1 Ekim 2013 Salı

Fırında Kabak Mücver



Uzun sayılabilecek bir süre ayrı kaldık yine. Ekleyecek onca tarif olmasına rağmen bir türlü başına geçip yazamadım. Biliyorsunuz iki kelam etmeden tarif eklemek içime sinmiyor. Burası her ne kadar bir yemek blogu olsa da paylaştığımız hayatın ta kendisi bir yerde.. Ve paylaşmak hakikaten çok zevkli birşey. Özellikle de harika geri dönüşler olduğunda gri havada süzülen güneş ışığı gibi sıcacık ve keyifli... Mücver sevmeyen çok az insan tanıyorum, zaten muhtemelen çok az insan vardır ve onları da ben bulurum :))) Yağda kızarmış mücveri ayrı bir yere koymak lazım, lakin kızartmalardan kaçınabildiğimiz kadar kaçınıyoruz artık hepimiz. Fırında mücver onun daha sağlıklı ve kolay versiyonu. Türlü denemeler neticesinde kendimce bir tarif oluşturabildim. Tarifte göreceğiniz kekun mücveri kekimsi ve pofuduk bir dokuya kavuşturuyor, ama onun yerine un ve çay kaşığının ucuyla kabartma tozu da bir seçenek. Kabartma tozunu hiç koymayabilirsiniz de. Sarımsaklı yoğurt bence mücverin en olmazsa olmazı. Kuzumun sarımsakla başı pek hoş olmasa da en azından yoğurtla yemeyi o da seviyor. Mücveri ince bir tabaka halinde yayabileceğiniz bir kap tercih edin ki kızartmaya yakın bir lezzet yakalayabilin. İsterseniz biraz beyaz peynir ilavesi de yapabilirsiniz, oldukça yakışıyor. Ben koymamayı tercih ettim.

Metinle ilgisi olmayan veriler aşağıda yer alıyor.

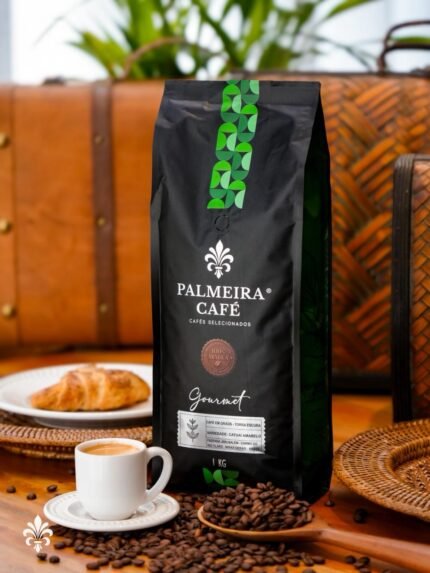 Café Gourmet em Grãos 1Kg (Torra Média/Escura)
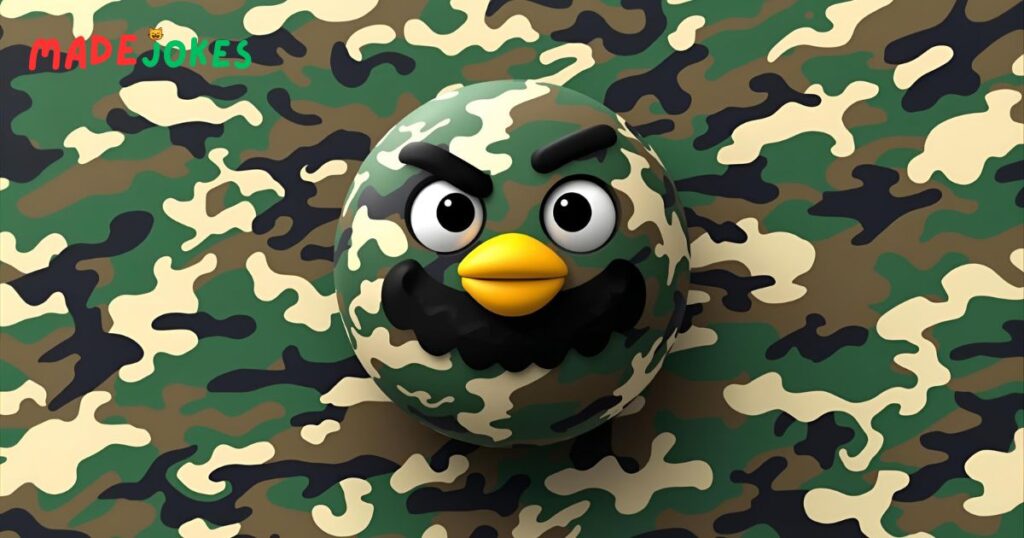 Camouflage Jokes for Adults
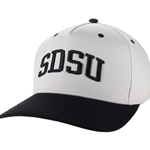 SDSU Heritage Twill Adjustable Cap - Black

Akşam fotoğraf çekmenin en büyük dezavantajı yemekleri hakkıyla yansıtamamak, ama lezzetiyle bunu telafi edeceğinden şüphem yok. 
Onun dışında hayat güzel, okul koşturmacaları, haftasonu gezmeleri derken günler hızla geçiyor. Umarım sizin için de öyledir :) Henüz akşam menünüzü oluşturmadıysanız belki dolapta bekleyen kabakları bir de böyle pişirmek istersiniz:

Malzemeler:
2 orta boy kabak ( benimkiler 375 gr geldiler)
2 yumurta
3 çorba kaşığı süt
3 çorba kaşığı zeytinyağı
1 demet maydanoz ( incecik doğranmış)
1 demet dereotu ( incecik doğranmış)
4 sap taze soğan ( incecik doğranmış)
1 su bardağı sade kekun
2 çay kaşığı tuz

Yapılışı:
Kabakları rendeliyoruz. Robotta çekmeyin bence, mücverin dokusunu bozuyor. Yumurta ve sütü elde çırpıyoruz. Kabakların sularını elle sıkarak ekliyoruz. Yeşillikler ve yağı da ekleyip şöyle bir karıştırıyoruz. Kekun ve tuzu da ekleyip iyice karıştırdıktan sonra hafifçe yağlanmış bir fırın kabına ince bir tabaka halinde yayıyoruz. Önceden ısıtılmış 180-190 derecelik fırında kızarana kadar pişiriyoruz. Mutlaka sarımsaklı yoğurtla servis ediyoruz.

*Ben baharat kullanmadım ama seviyorsanız karabiber ve pulbiber ilavesi yapabilirsiniz. 
*Yaz yemekleriyle yaza artık veda zamanı, hele bugün İzmir resmen bir kış günü gibi... Herşey yerinde ve zamanında güzel; hayatımız için de öyle olsun... Mevsimsiz mutluluklarınız daim, hüzünleriniz bahar yağmuru gibi kısacık olsun :)) Mutlu haftalar... 


2 yorum:

  1. Kızartma belki daha lezzetli geliyor pek çoğuna ama bana çok ağır geliyor, o yüzden eziyet çekmemek adına direkt fırında yapıyorum, peynir de mutlaka koymaya çalışıyorum Betülcüm. Ellerine sağlık ablacım. Niloş'a da sevgiler..

    YanıtlaSil
  2. Evet ablacım gerçekten daha ağır oluyor. Peynir konusunda da katılıyorum, çook yakşıyor. Evde yapılan her şey güzel oluyor kısaca. Biz de seni çook öpüyoruz.